In this one example involving an upshift at a particular operating condition the engine may be required to deliver many distinct torques under no load. Taking into consideration downshifting, double clutch operation and the multitude of gears, and types of shift events in heavy duty trucks and machinery it can be understood that there are many distinct, small torques required and precise engine speed responses to these torques for successful automated manual transmission operation.

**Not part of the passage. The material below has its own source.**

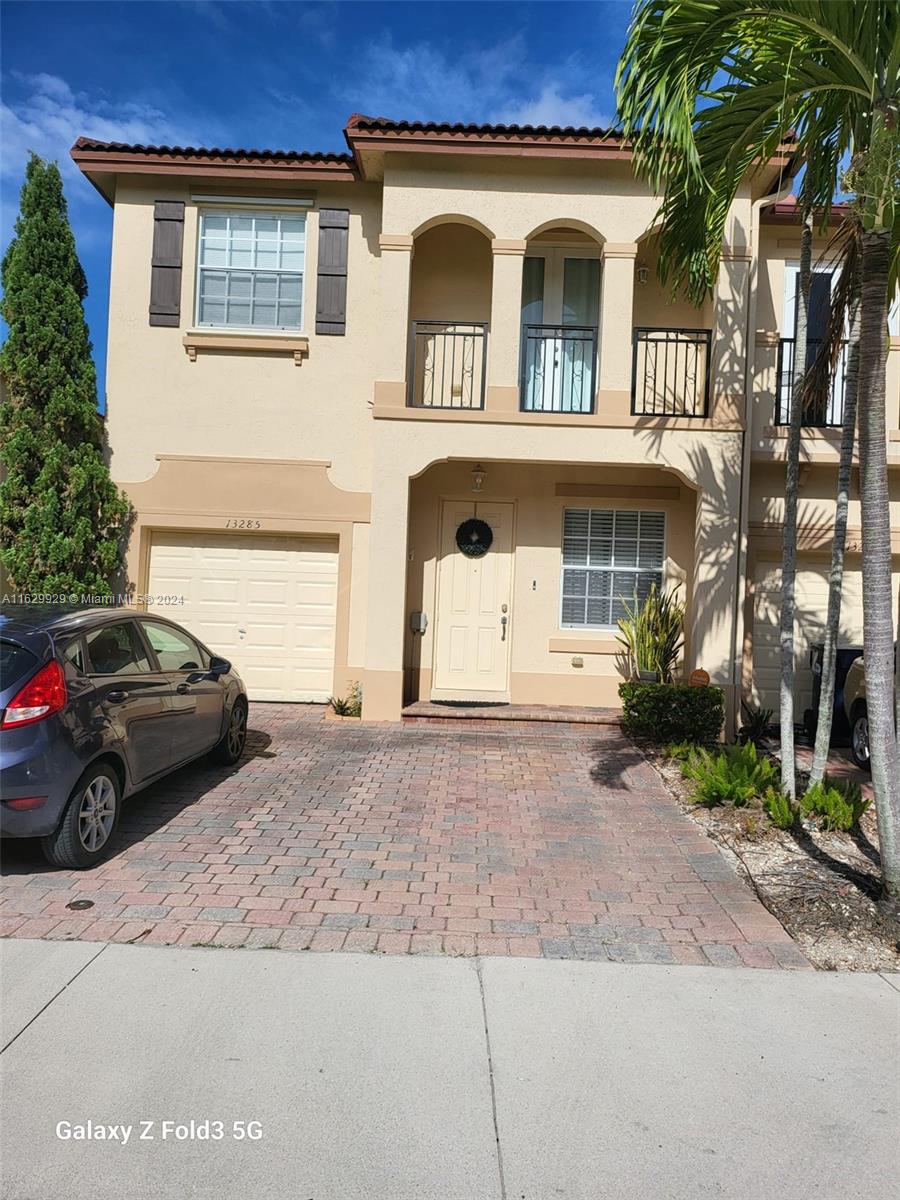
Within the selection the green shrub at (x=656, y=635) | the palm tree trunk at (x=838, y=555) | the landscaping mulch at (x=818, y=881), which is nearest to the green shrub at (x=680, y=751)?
the landscaping mulch at (x=818, y=881)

U.S. Pat. No. 6,907,861, issued Jun. 21, 2005 to Asano et al. discloses an injection quantity control device for a diesel engine. A fuel injection control device of a diesel engine performs a learning injection during a no-injection period, in which a command injection quantity is zero. A difference between a variation in the engine rotation speed in the case where the learning injection is performed and a variation in the engine rotation speed in the case where the learning injection is not performed is calculated as a rotation speed increase. A torque proportional quantity is calculated by multiplying the rotation speed increase by the engine rotation speed at the time when the learning injection is performed. An injection correction value is calculated from a deviation between the actual injection quantity, which is estimated from the torque proportional quantity, and the command injection quantity. The command injection quantity is corrected based on the injection correction value. Asano et al. teach that the calibration comprises associating predetermined pulse-widths of the fuel injectors with an actual quantity of fuel injected, and correcting the predetermined pulse-widths to deliver the commanded injection quantity.
There is required a new and improved apparatus and method for calibrating the low fuelling behavior of fuel injectors installed in an engine and re-calibrating fuel on-times throughout the life cycle of the fuel injectors and the engine.